Im about to get a bigger tank, im thinkn of buying alot of plants, maybe 10-12 more, i have 4 rite now..

my question is that is that is TOO many plants bad? or it dont matter?


----------



## Tinkerbelle (Oct 14, 2004)

you can never have too many plants.... they may encumber certain species of fish, so make sure to consider the plants you use, their placement, and the size and finnage of your fish.

also consider if your fish may be destructive to certain species of plants.... my pleco has massacred my collection of swords (i had 6 different varieties in there) in my 20H


----------



## elTwitcho (Jun 22, 2004)

Yep, the hippy living in the refridgerator box is correct. Plants will only have positive effects on your water chemistry, the only concern with them is having too many so that your fish don't have room to swim. That's something you'll have to figure out


----------



## Tinkerbelle (Oct 14, 2004)

elTwitcho said:


> Yep, the hippy living in the refridgerator box is correct. Plants will only have positive effects on your water chemistry, the only concern with them is having too many so that your fish don't have room to swim. That's something you'll have to figure out
> [snapback]1174480[/snapback]​


im not a hippy! KAREN IS! and i live in a dorm... not a 'fridge box, but the analogy is dually noted.


----------



## Dawgz (Aug 18, 2005)

elTwitcho said:


> Yep, the hippy living in the refridgerator box is correct. Plants will only have positive effects on your water chemistry, the only concern with them is having too many so that your fish don't have room to swim.
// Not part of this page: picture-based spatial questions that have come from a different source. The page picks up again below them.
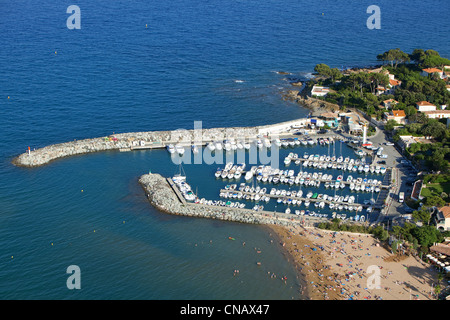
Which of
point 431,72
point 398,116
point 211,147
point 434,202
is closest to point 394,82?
point 431,72

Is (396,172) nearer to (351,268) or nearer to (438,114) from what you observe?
A: (438,114)

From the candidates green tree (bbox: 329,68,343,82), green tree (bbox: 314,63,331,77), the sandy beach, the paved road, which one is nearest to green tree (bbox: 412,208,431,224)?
the paved road

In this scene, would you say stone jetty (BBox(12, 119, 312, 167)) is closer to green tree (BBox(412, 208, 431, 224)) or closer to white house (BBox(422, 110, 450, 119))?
white house (BBox(422, 110, 450, 119))

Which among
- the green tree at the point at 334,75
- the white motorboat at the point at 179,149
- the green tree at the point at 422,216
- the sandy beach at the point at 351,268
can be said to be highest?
the green tree at the point at 334,75

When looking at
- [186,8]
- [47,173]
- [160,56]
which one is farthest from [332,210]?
[186,8]

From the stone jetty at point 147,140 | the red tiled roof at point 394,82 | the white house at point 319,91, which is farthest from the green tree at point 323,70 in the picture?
the stone jetty at point 147,140

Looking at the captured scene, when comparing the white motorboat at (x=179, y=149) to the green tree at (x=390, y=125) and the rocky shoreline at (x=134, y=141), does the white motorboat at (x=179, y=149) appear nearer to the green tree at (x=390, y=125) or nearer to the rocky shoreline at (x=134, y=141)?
the rocky shoreline at (x=134, y=141)
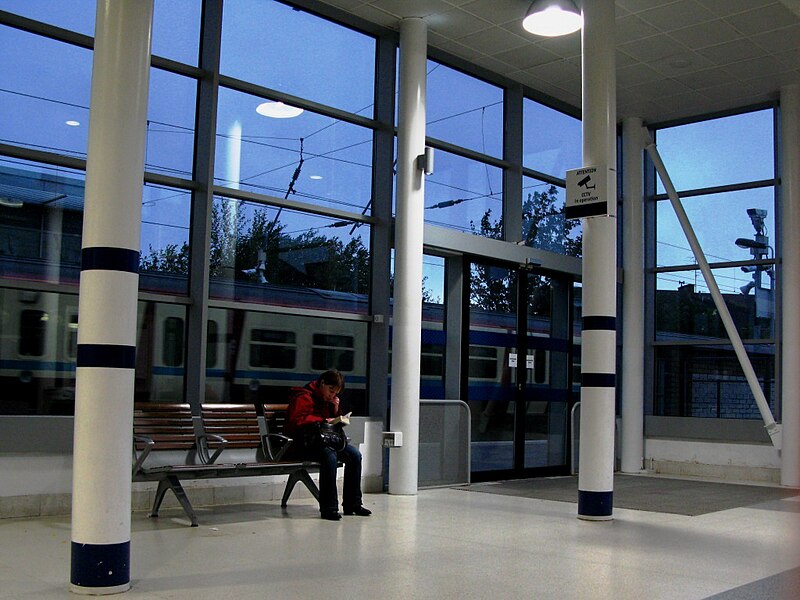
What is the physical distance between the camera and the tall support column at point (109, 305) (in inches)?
163

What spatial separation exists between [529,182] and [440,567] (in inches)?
253

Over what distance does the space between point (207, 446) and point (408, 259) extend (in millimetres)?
2690

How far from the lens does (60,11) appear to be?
6750 mm

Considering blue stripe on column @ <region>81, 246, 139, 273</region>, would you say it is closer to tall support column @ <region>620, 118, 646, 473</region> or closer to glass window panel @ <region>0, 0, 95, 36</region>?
glass window panel @ <region>0, 0, 95, 36</region>

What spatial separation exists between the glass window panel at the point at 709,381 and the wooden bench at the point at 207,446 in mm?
6019

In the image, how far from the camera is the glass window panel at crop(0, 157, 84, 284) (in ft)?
21.0

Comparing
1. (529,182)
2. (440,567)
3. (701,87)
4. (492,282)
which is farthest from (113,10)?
(701,87)

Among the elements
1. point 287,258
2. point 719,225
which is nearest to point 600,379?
point 287,258

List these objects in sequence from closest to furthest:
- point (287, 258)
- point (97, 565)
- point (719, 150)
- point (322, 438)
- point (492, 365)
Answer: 1. point (97, 565)
2. point (322, 438)
3. point (287, 258)
4. point (492, 365)
5. point (719, 150)

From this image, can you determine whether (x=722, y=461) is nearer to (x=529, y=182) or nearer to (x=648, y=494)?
(x=648, y=494)

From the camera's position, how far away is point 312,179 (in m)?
8.30

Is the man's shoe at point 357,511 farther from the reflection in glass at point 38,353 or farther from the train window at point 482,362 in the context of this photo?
the train window at point 482,362

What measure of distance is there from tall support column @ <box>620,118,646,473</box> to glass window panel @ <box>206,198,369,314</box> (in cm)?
418

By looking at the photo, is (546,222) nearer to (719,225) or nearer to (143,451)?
(719,225)
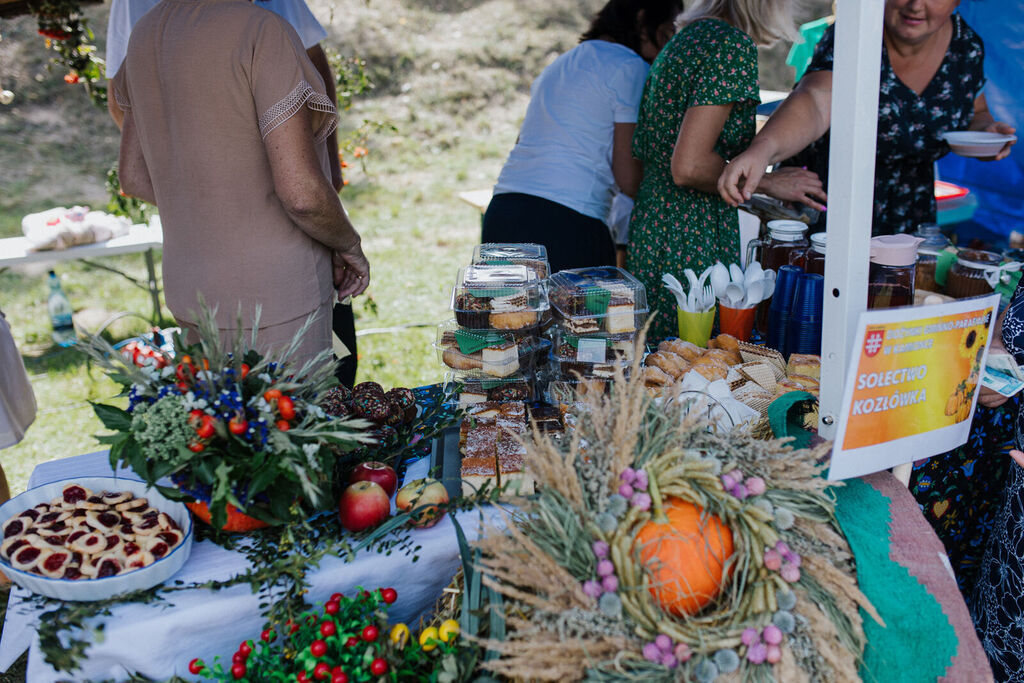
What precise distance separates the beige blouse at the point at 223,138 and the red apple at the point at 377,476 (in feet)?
1.92

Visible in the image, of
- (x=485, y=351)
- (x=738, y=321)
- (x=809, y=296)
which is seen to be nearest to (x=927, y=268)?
(x=809, y=296)

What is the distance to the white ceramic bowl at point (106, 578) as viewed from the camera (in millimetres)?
1226

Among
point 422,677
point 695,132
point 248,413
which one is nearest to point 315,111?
point 248,413

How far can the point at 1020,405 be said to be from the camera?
1714mm

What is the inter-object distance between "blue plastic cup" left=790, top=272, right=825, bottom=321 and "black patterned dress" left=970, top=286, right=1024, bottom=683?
1.45 ft

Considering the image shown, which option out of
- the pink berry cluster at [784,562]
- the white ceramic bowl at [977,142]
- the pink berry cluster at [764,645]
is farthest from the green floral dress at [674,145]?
the pink berry cluster at [764,645]

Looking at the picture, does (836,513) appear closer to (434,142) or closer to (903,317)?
(903,317)

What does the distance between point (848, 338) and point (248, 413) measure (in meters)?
1.09

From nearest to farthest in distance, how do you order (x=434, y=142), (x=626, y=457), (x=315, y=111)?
(x=626, y=457) → (x=315, y=111) → (x=434, y=142)

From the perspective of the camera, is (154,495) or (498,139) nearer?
(154,495)

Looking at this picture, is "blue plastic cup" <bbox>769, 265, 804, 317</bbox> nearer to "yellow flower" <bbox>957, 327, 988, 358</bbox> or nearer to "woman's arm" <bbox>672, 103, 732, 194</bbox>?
"woman's arm" <bbox>672, 103, 732, 194</bbox>

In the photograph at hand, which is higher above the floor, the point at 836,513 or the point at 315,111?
the point at 315,111

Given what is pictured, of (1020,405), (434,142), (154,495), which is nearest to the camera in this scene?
(154,495)

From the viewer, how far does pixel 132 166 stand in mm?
2287
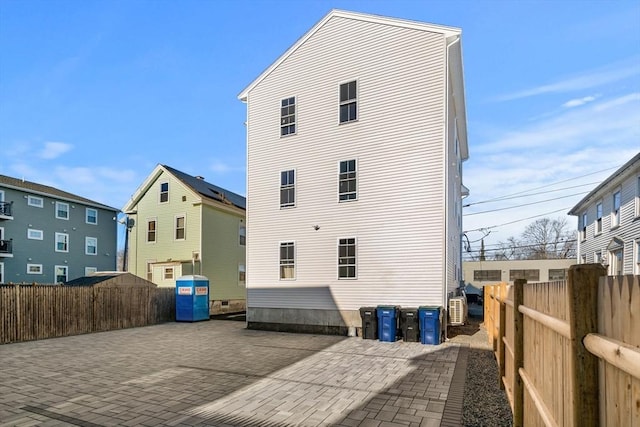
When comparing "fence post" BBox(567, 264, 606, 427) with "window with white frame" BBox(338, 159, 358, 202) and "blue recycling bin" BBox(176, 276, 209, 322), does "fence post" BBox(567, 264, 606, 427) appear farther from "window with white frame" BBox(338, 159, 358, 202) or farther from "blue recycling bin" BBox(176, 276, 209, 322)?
"blue recycling bin" BBox(176, 276, 209, 322)

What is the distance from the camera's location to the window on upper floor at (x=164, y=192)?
21578mm

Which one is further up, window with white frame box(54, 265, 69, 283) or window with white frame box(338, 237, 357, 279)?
window with white frame box(338, 237, 357, 279)

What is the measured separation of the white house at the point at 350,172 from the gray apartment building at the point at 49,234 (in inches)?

That's something you'll have to figure out
> [snapback]1174480[/snapback]​


o well great, im gettn a new tank, and i was thinkn of havn alot on one side and a few going twards the other side, and all these twards the back, not far back but to the back, and so the fish can swim out in the front and hide in the back..


----------



## Uncle Rico (Sep 4, 2005)

don't very heavily planted tanks require some sort of carbon dioxide supplement?


----------